As I was synching the podcast feed for this LibriVox essay collection, to keep me company on a long walk tonight, I was reminded of a wart in the feed generator. The auto-generated filenames are just auto-incremented book names. That’s not so bad when you’re listening to a chapter book, but pretty lame when you’re sampling a collection. I don’t want to see:
01_librivox_nonfiction_collection02_librivox_nonfiction_collection03_librivox_nonfiction_collection
Instead I want to see:
What Is Enlightenment? by Immanuel KantDeity and Design by Chapman CohenEscape by Christopher Benson
What idiot wrote that feed generator?
Oh yeah. Me.
If someone wants to improve this before I can find the time, just go for it. The LibriVox crew would really appreciate it, and so would I.
October 16, 2007 at 10:06 pm
yeah, on the list of things to do… generate proper metadata in the rss feeds… help would be appreciated. all the data is there in standard format, just not rss-ized.
October 16, 2007 at 10:16 pm
Yup, that’d sure be nice. A lot of books have lovely descriptive chapter titles, too. It would be great for those to get into the feed somehow.

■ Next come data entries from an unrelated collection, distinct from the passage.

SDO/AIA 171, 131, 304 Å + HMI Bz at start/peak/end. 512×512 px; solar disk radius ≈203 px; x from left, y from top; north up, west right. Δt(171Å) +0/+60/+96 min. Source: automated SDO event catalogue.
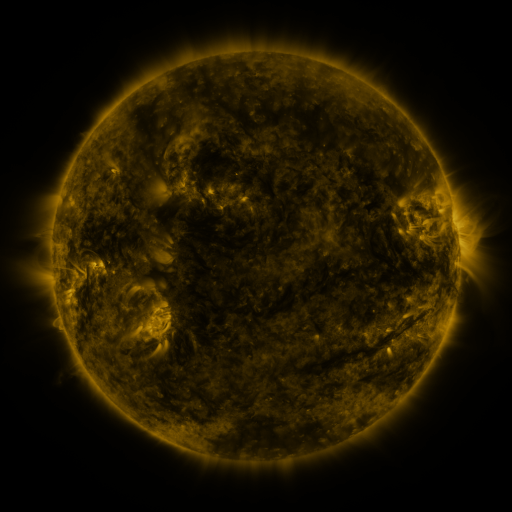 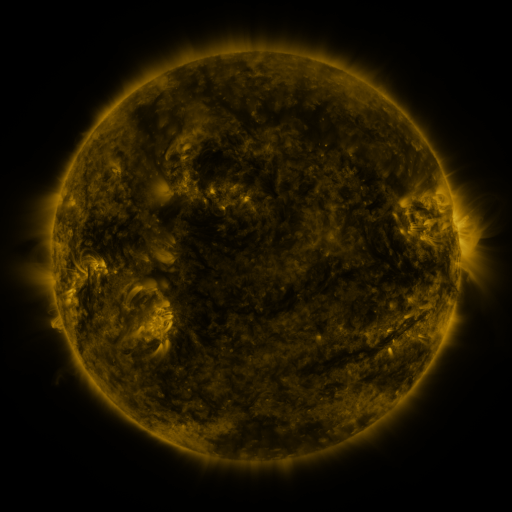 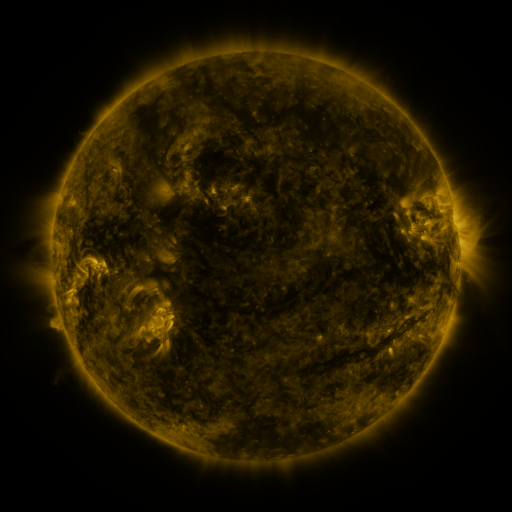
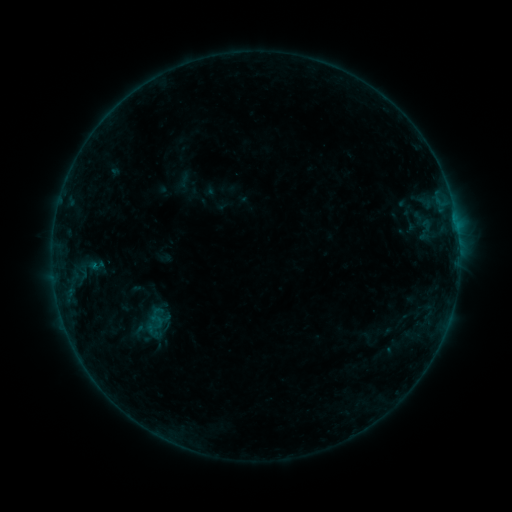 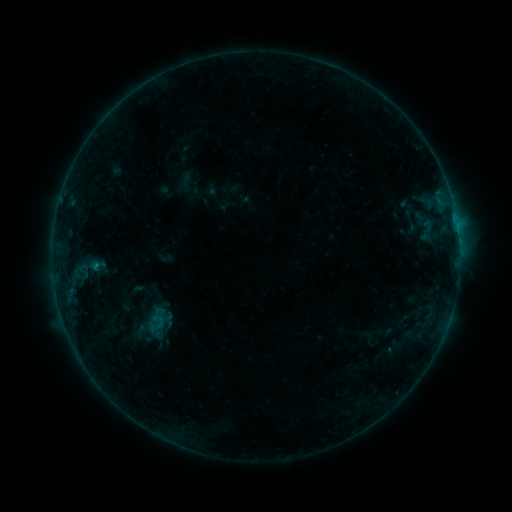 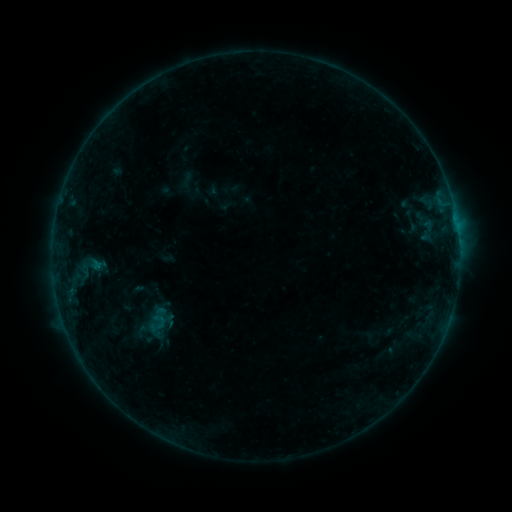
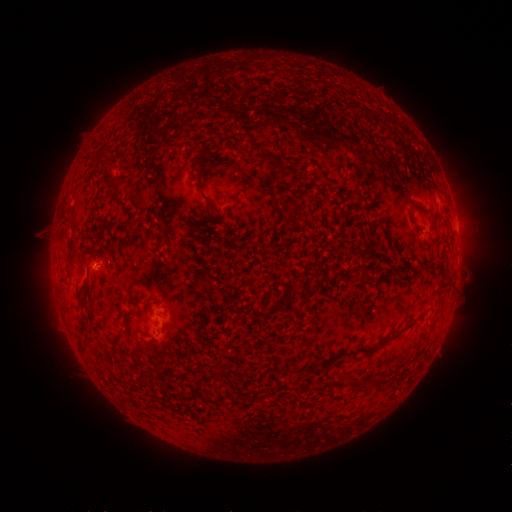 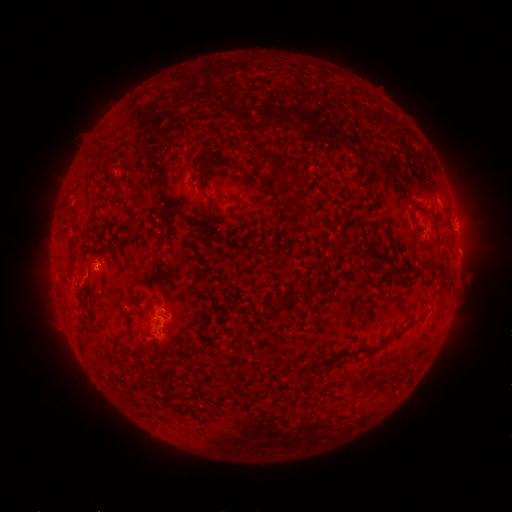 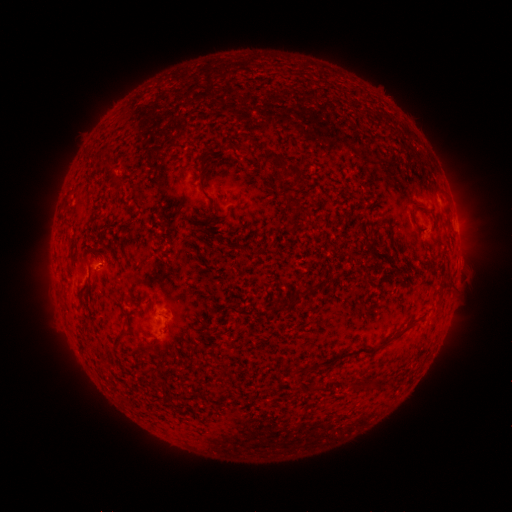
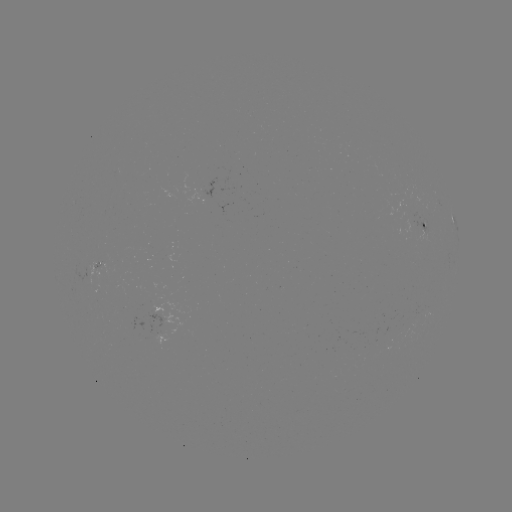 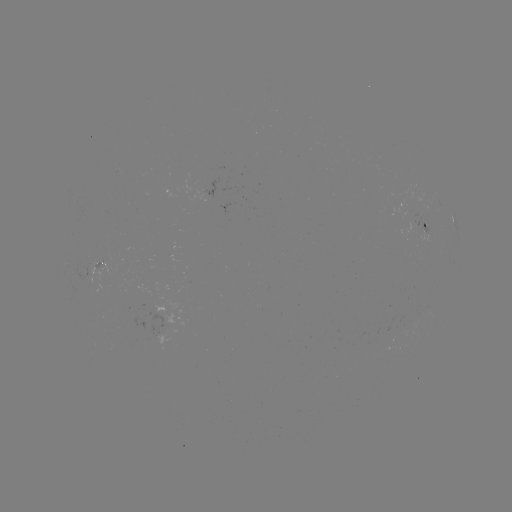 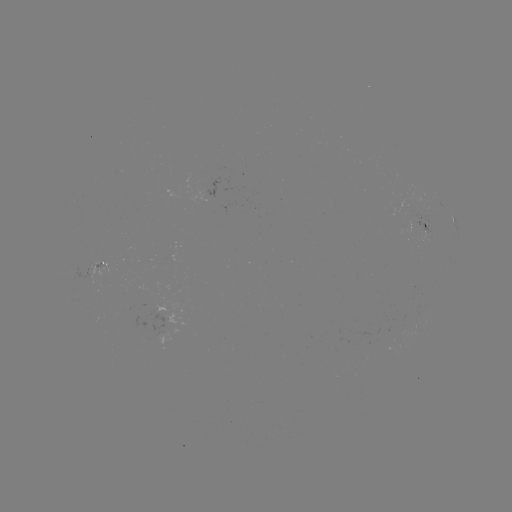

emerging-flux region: (89, 261, 102, 269)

October 17, 2007 at 8:01 am
Jon,
What language is this script in? I’m doing some stuff w/ MP3 tags in .Net & might be able to help.
October 17, 2007 at 12:26 pm
“What language is this script in?”
Python.
http://jonudell.net/librivox.py
http://jonudell.net/mp3info.py
October 17, 2007 at 10:00 pm
Hey Jon,
Making steady progress, I think.
Python is pretty strange. This statement freaked me out:
return x, y, z
and of course:
(x, y, z) = func(p)
But there are currently a couple of issues:
1) request for the mp3 from archive.org returns a 302 – redirect, which shouldn’t be hard to deal with,
2) how is it that reading a 6K chunk in the middle of the file gives you minutes & seconds? Pretty cool. But I believe that ID3 tags are at the end of the MP3 file, so currently, I can retrieve title & artist when I pull down the entire file …. which is significantly larger than 6K.
Unless I can somehow just pull down the portion of the file that contain the ID3 tags.
We’ll see…
October 18, 2007 at 7:37 am
“request for the mp3 from archive.org returns a 302 – redirect, which shouldn’t be hard to deal with”
Originally I had the script follow that redirect, but the LibriVox folks found it was better to let the RSS reader do that at feed fetch time.
“I believe that ID3 tags are at the end of the MP3 file”
Of course all the metadata comes from the LibriVox database. It could be scraped from the page, or perhaps LibriVox can publish it in a more tractable form.
October 18, 2007 at 11:43 am
our database holds the id3tags, i believe, so we could publish those too i think.
October 18, 2007 at 7:47 pm
Minh:
The HTTP spec defines byte ranges. Some web servers don’t support them, but archive.org does.
http://www.ietf.org/rfc/rfc2616.txt
Section 14.35.1 is what you want.
httplib2 is better than httplib2 for this kind of thing: http://code.google.com/p/httplib2/
docs: http://bitworking.org/projects/httplib2/ref/http-objects.html
Example of using httplib against archive.org to get part of the file:
http://dpaste.com/22843/
October 18, 2007 at 7:47 pm
Correction: *httplib2* is better than *httplib*.
:)
October 18, 2007 at 11:03 pm
Come to think of it, the title & artist info for each track can be acquire by screen scrapping alone. No need to go to the MP3 themselves.
October 19, 2007 at 7:34 am
“title & artist info for each track can be acquire by screen scraping alone”
That is true. However I would recommend that LibriVox publish this metadata as a distinct XML fragment for each work. Not only for the purposes of the feed generator, but for use by other aggregators that will want to get hold of what are, in effect, bibliographic records.